Es war nicht schwer gewesen, dem einzigen zurückgebliebenen Musketier die Kehle durchzuschneiden, den Bernstein herauszuholen und zum Fest zurückzukehren, wo er in der Menge der Gäste verborgen darauf wartete, den letzten Teil seines Plans auszuführen.

Wie erhofft, war die Vergiftung des einen Jesuiten erfolgreich verlaufen. Aus hier und dort aufgeschnappten Gesprächsfetzen hatte er erfahren, dass ein Mönch kurz vor dem Beginn des Feuerwerks von einer plötzlichen Übelkeit befallen worden war. Die Ursache sei offenbar in dem übermäßigen Weingenuss des Jesuiten zu suchen, hieß es; niemand sprach von Gift. Der Zwischenfall schien sogar eine gewisse Heiterkeit ausgelöst zu haben, zumindest unter den zynischeren Gästen, die ihre Gesprächspartner mit den üblichen Scherzen über die besondere Neigung der Kirchenmänner zu den Freuden des Bacchus unterhielten.

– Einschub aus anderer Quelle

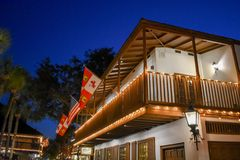 Top view of restaurant in seventeenth century house adn Flags at Old Town in Florida`s Historic Coast . St. Augustine, Florida. January 26 , 2019 . Top view of stock images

Aus weiteren Unterhaltungen, die er belauschte, erfuhr der Skorpion, dass der Mönch in das Laboratorium des Großmeisters Baldassarre Melchiorri gebracht worden war. Die Dinge entwickelten sich noch besser als erwartet.

Der Skorpion hatte damit gerechnet, dass man den Jesuiten in den Palast tragen würde, um ihn zu behandeln, doch dass er nun in dieses Nebengebäude gebracht worden war, stellte einen unverhofften Glücksfall dar.

In sicherer Entfernung von neugierigen Blicken und der Menschenmenge würde es ihm noch leichter fallen, den Auftrag zu Ende zu führen, den er vor so vielen Jahren übernommen hatte.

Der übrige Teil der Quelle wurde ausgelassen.